I don't recall the corresponding setting for AOLserver without checking, but the thread creation behavior is a bit different so it might not have the same issue.

The symptoms you described look just like mine, but still can't figure out my cause. Here is the relevant part of my conf on the infamous instance

# Scaling and Tuning Options
#
# ns_param maxconnections 100 ;# 100; number of allocated connection stuctures
# ns_param maxthreads 10 ;# 10; maximal number of connection threads
# ns_param minthreads 1 ;# 1; minimal number of connection threads
ns_param connsperthread 1000 ;# 10000; number of connections (requests) handled per thread
# ns_param threadtimeout 120 ;# 120; timeout for idle theads
# ns_param lowwatermark 10 ;# 10; create additional threads above this queue-full percentage
ns_param highwatermark 100 ;# 80; allow concurrent creates above this queue-is percentage
;# 100 means to disable concurrent creates

It is not subjected to heavy load, because we use it for development. I have checked on other instances where I don't have the problem and saw that configurations are the same about threads.
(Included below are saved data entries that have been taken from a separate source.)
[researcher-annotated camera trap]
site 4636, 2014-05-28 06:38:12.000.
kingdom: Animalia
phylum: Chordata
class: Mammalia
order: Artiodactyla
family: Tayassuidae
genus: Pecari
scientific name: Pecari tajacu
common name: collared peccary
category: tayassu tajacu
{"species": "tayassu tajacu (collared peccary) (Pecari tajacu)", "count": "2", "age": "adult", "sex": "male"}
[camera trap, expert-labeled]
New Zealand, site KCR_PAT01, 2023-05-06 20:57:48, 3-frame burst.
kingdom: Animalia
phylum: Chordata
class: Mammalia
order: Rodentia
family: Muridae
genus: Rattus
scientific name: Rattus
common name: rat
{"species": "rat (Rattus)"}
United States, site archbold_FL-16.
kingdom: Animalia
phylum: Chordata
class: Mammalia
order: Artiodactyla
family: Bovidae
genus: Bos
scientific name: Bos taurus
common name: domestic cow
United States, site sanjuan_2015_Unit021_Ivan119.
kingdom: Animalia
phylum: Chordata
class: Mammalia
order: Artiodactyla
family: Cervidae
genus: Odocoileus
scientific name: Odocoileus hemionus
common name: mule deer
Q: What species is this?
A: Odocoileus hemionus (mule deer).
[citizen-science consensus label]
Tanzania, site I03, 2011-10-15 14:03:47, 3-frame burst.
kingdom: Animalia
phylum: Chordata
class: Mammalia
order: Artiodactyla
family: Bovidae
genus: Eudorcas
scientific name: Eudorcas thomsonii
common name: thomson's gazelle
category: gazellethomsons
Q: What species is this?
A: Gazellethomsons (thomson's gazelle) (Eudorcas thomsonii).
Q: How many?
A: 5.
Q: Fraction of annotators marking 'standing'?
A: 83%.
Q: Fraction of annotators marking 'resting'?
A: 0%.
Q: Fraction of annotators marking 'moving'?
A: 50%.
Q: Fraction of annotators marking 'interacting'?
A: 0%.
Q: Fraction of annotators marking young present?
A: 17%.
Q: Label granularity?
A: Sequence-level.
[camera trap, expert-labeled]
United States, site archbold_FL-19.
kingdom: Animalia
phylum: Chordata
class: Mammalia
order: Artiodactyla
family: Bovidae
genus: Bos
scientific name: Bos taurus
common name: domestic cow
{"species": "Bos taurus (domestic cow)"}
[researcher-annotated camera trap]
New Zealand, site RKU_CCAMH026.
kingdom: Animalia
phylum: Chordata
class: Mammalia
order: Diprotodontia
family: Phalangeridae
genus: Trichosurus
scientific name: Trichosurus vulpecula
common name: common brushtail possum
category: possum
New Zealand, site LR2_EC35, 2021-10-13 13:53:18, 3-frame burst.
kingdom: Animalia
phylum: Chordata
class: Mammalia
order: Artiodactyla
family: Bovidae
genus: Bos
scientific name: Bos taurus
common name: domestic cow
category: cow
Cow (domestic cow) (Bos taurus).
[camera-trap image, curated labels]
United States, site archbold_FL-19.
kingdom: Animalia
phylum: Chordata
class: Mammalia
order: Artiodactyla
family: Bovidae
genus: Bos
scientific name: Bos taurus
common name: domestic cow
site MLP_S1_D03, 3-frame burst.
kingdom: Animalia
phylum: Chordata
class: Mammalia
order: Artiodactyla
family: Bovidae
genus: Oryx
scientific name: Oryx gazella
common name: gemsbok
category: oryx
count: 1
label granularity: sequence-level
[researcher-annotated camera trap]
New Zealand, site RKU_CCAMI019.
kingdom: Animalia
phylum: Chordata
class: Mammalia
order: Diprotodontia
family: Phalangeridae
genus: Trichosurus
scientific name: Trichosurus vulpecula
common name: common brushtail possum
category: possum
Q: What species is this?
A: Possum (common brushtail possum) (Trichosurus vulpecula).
Right, this is what I expected. Since minthreads=1 (generally quite reasonable on a development server) a new thread won't spawn until needed. The watermarking logic defaults to not "needing" a new thread until the queue is 10% full, i.e., there are 10 connections waiting to be services.

In your test, you have one connection currently running (the ds request), and a second waiting (the loopback request), so only 2 connections is not busy enough to warrant spawning a new thread, and the server doesn't (AFAIR) have any logic to specify that a thread should be created if connections have simply been queued for a certain amount of time without progressing. (The benefit of such logic would be dubious IMO; connections are generally expected to complete quickly unless there is a specific reason they should be acting differently).

So changing the lowwatermark setting to 0 will make the server always create a new thread on a new request if there's not already a thread for it, so the loopback request will be handled.

Alternately, you could set minthreads to something more than 1, or while waiting for the loopback request to time out hit the server 10 or more times using curl to queue up connections and get it to create a new thread, and then things will progress (until a restart, at least).

Changing minthreads value solved the issue!

Thanks Jeff and Gustaf!

small addon:
- newer versions of NaviServer and OpenACS show a more modest growth of memory per additional connection thread. E.g. OpenACS.org uses minthread 5, and uses after 4 weeks of continuous running < 2GB RSS
- NaviServer checks at the end of each request if there are requests queued and/or sufficient threads available. During a request is running in a connection thread, incoming requests are either handle by other connection requests or they are queued. This is perfectly fine on real-world systems with many small requests, but bad for your kind of application, where the only connection thread deadlocks, since it waits for the completion of a queued request.
- Allowing concurrent connection thread creates won't help, since this means that thread creates are allowed at a time while threads are being created (many tcl version had/have problems with this)
I had the same problem with the proxy server. The cause turned out to be banal, one of my colleagues just reconfigure the proxy and pointed slightly the wrong settings. After the reset, all was well.